If you prefer the classic violet and blue flower colors, you can take your pick of the bunch, as there are numerous varieties here, some of which however, vary only slightly in flower color. The deciduous, blue flowering hybrid ‘Headbourne’ is an extremely robust and frost-resistant example. The deciduous ‘Midnight Dream’ has pretty, dark violet-blue which also look great planted in contrast to the white-flowering agapanthus due to their dark colored flowers. The variety ‘Blue Giant’ is a classic among the agapanthus. It forms dark blue bell flowers which grow up to 47 inches high.
Diseases and Pests
Agapanthus are robust and have hardly any problems with plant diseases or pests. Occasionally, individual flowers fall foul to aphids. Agapanthus also react sensitively to waterlogging. Therefore, ensure there is good drainage in plants planted in a tub.
Frequently asked questions
What kind of soil is suitable for Agapanthus?
Agapanthus are happy with high-quality tub planting soil. Incidentally: A ten centimeter high drainage layer made up of gravel or expanded clay should be planned in when planting.
How often should Agapanthus be watered?
Agapanthus must be regularly watered, particularly when flowering. However, care should be taken to avoid waterlogging.
How should Agapanthus be fertilized?
Agapanthus is an extremely hungry plant and should be fertilized approximately once a month from April to August. You should use a high-quality liquid tub fertilizer for this.
When do Agapanthus flower?
Agapanthus flower from July to August.
When should Agapanthus be deadheaded?
As soon as the flower dies the stems can be removed. This promotes flower formation.

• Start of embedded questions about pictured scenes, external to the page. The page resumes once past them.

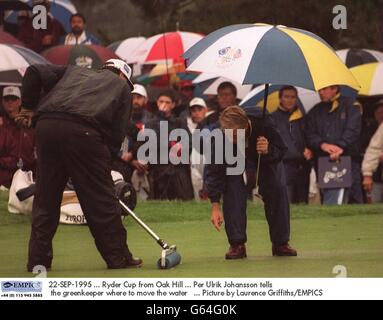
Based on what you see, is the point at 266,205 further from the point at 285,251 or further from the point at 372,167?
the point at 372,167

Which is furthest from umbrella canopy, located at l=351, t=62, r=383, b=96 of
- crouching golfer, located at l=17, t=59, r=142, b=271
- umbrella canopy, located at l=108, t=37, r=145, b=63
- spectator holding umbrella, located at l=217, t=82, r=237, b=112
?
crouching golfer, located at l=17, t=59, r=142, b=271

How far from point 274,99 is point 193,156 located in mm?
917

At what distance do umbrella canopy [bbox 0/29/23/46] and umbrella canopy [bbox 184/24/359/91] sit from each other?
3879 millimetres

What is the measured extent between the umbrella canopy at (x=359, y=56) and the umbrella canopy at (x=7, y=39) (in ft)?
9.30

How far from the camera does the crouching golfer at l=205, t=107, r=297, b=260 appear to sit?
8.96m

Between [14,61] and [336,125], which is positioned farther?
[336,125]

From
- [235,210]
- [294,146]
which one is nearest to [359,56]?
[294,146]

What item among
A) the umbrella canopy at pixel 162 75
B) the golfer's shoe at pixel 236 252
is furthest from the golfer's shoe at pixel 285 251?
the umbrella canopy at pixel 162 75

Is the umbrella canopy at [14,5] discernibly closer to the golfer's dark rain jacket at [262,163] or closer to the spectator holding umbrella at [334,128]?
the spectator holding umbrella at [334,128]

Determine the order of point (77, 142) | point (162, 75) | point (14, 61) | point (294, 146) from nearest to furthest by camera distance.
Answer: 1. point (77, 142)
2. point (14, 61)
3. point (294, 146)
4. point (162, 75)

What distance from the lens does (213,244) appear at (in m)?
9.81

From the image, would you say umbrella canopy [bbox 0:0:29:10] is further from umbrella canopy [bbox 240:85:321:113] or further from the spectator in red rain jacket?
umbrella canopy [bbox 240:85:321:113]
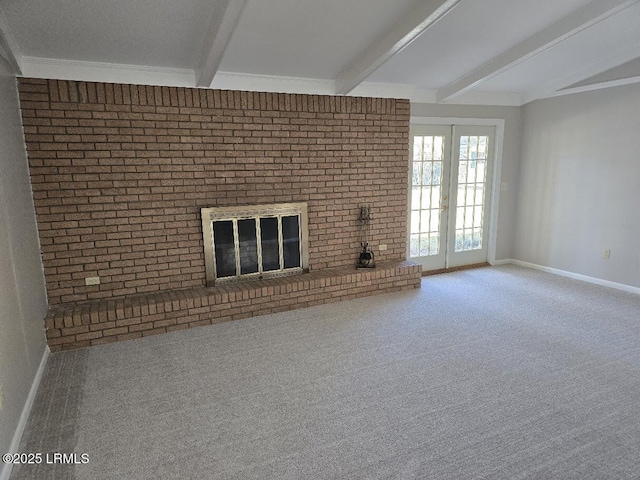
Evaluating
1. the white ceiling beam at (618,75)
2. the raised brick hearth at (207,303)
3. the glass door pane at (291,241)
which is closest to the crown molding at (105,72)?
the glass door pane at (291,241)

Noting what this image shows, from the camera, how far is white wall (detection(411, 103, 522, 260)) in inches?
202

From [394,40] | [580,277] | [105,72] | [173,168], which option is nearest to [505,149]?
[580,277]

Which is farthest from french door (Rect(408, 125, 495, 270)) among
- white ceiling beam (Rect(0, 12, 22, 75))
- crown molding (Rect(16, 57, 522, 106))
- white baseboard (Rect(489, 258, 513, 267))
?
white ceiling beam (Rect(0, 12, 22, 75))

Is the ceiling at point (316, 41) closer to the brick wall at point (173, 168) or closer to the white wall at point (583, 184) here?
the brick wall at point (173, 168)

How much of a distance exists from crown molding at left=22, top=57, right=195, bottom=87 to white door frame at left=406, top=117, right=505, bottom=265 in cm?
279

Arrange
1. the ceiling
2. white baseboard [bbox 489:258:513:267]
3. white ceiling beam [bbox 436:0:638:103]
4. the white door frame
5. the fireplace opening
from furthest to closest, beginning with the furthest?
white baseboard [bbox 489:258:513:267] < the white door frame < the fireplace opening < white ceiling beam [bbox 436:0:638:103] < the ceiling

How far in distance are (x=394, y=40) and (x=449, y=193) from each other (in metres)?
2.69

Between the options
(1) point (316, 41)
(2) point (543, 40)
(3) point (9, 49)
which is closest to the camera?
(3) point (9, 49)

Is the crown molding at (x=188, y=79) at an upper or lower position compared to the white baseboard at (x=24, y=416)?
upper

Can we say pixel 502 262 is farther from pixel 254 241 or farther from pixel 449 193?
pixel 254 241

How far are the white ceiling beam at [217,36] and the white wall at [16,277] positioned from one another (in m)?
1.40

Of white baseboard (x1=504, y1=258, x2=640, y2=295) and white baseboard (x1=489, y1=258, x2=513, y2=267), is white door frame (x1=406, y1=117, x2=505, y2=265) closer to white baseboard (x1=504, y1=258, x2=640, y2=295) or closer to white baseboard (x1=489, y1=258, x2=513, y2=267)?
white baseboard (x1=489, y1=258, x2=513, y2=267)

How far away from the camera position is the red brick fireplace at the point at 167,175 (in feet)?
11.2

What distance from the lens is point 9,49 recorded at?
2781 mm
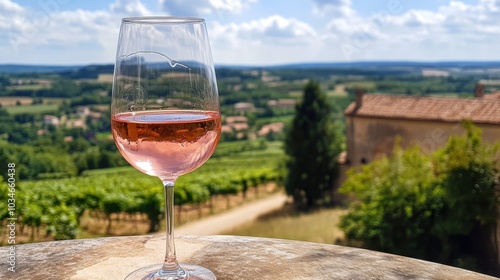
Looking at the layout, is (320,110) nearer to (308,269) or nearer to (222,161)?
(222,161)

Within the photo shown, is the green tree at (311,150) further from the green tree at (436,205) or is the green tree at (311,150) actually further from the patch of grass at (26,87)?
the patch of grass at (26,87)

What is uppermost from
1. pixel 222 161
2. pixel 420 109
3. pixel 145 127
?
pixel 145 127

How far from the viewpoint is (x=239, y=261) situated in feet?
5.75

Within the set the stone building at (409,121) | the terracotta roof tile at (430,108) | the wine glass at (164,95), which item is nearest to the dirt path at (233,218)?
the stone building at (409,121)

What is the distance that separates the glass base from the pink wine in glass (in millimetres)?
259

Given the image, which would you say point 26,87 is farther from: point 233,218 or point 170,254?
point 170,254

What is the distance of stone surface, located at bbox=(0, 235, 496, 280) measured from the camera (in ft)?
5.36

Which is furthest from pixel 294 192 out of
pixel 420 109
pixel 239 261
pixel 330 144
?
pixel 239 261

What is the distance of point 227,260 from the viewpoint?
1.77 m

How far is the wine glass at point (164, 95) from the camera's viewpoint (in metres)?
1.39

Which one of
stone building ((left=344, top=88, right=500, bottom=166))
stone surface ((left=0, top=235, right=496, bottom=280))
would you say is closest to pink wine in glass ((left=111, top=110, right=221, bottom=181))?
stone surface ((left=0, top=235, right=496, bottom=280))

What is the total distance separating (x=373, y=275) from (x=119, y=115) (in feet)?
2.79

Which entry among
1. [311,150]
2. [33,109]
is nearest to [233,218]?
[311,150]

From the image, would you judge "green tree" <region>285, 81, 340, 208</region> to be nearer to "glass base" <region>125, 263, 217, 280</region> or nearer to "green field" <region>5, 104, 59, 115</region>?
"green field" <region>5, 104, 59, 115</region>
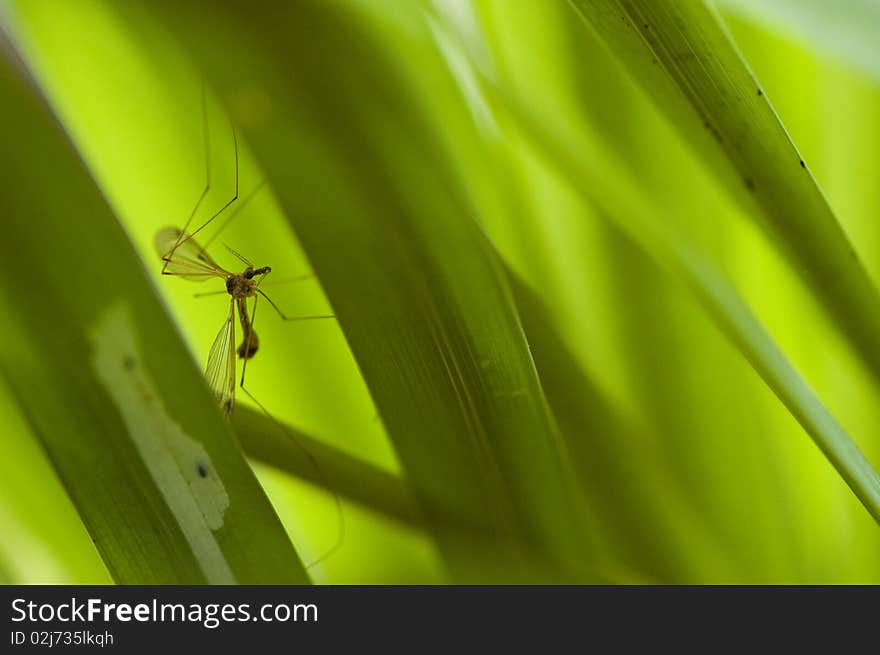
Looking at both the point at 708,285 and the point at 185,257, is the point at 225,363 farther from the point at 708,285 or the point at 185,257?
the point at 708,285

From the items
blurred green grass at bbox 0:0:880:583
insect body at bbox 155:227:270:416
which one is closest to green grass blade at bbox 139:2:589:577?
blurred green grass at bbox 0:0:880:583

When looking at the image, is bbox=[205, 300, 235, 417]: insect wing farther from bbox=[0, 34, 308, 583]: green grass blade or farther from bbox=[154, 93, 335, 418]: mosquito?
bbox=[0, 34, 308, 583]: green grass blade

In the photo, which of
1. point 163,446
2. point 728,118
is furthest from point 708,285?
point 163,446

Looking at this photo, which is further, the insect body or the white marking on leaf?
the insect body

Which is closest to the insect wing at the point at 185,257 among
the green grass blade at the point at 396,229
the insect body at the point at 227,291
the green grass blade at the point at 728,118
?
the insect body at the point at 227,291

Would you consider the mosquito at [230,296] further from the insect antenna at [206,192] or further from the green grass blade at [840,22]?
the green grass blade at [840,22]

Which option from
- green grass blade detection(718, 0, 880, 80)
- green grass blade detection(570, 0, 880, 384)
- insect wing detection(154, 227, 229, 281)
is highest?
green grass blade detection(718, 0, 880, 80)
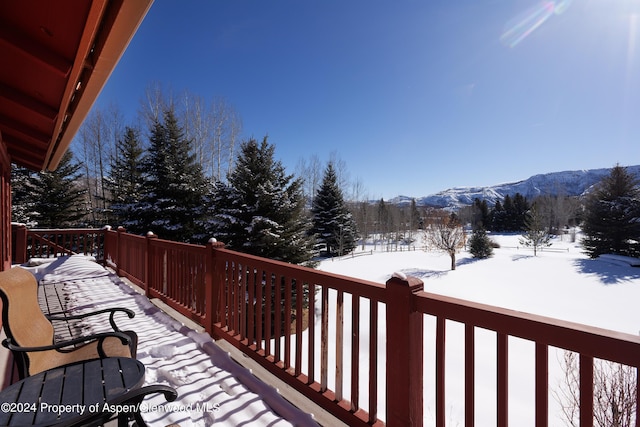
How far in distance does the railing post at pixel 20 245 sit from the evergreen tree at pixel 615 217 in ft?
103

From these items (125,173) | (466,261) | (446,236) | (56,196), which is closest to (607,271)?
(466,261)

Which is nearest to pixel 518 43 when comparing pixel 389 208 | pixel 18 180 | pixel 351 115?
pixel 351 115

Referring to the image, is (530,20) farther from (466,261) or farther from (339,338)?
(466,261)

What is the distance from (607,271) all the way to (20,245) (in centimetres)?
2670

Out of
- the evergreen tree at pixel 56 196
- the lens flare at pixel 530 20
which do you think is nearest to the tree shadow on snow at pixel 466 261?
the lens flare at pixel 530 20

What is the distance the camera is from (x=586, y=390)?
103 cm

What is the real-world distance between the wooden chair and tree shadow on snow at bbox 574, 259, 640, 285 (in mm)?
20868

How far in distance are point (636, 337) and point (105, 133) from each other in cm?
2470

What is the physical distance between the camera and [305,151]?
28.8m

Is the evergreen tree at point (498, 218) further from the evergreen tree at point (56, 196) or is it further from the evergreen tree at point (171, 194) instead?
the evergreen tree at point (56, 196)

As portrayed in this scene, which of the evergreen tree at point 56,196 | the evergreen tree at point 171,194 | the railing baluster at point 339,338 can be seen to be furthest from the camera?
the evergreen tree at point 56,196

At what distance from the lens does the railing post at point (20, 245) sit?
25.7 ft

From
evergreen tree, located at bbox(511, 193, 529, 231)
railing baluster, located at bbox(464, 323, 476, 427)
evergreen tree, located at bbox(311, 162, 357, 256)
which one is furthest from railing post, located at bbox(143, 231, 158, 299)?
evergreen tree, located at bbox(511, 193, 529, 231)

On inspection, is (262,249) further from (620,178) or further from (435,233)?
(620,178)
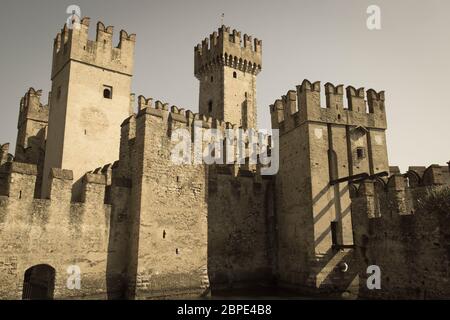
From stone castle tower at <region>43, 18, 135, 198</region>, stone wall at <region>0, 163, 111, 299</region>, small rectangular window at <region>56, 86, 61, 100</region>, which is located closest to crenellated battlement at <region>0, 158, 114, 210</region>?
stone wall at <region>0, 163, 111, 299</region>

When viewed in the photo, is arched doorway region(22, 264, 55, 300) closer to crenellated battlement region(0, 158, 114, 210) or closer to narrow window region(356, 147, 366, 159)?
crenellated battlement region(0, 158, 114, 210)

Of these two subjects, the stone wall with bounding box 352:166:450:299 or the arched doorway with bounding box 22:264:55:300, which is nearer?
the stone wall with bounding box 352:166:450:299

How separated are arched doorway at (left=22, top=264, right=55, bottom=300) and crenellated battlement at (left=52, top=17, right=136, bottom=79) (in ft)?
36.0

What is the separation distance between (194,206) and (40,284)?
6977mm

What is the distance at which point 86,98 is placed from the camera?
19906 millimetres

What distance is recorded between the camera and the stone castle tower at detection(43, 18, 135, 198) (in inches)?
754

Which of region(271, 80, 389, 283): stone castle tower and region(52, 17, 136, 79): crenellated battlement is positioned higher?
region(52, 17, 136, 79): crenellated battlement

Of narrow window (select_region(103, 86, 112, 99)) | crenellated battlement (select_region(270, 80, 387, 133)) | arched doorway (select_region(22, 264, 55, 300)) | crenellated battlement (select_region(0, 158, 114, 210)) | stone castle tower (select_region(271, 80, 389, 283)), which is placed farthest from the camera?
narrow window (select_region(103, 86, 112, 99))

Agapanthus: What are the ideal overwintering conditions for Agapanthus?
Agapanthus which are kept in a pot should be brought in before the first frost. The ideal winter residence is light and between 41 to 45 degrees Fahrenheit. Agapanthus which have been planted out are best protected with a layer of bark mulch or some autumn leaves.
When can Agapanthus be put outside?
Agapanthus can be taken outside again at the end of April/start of May.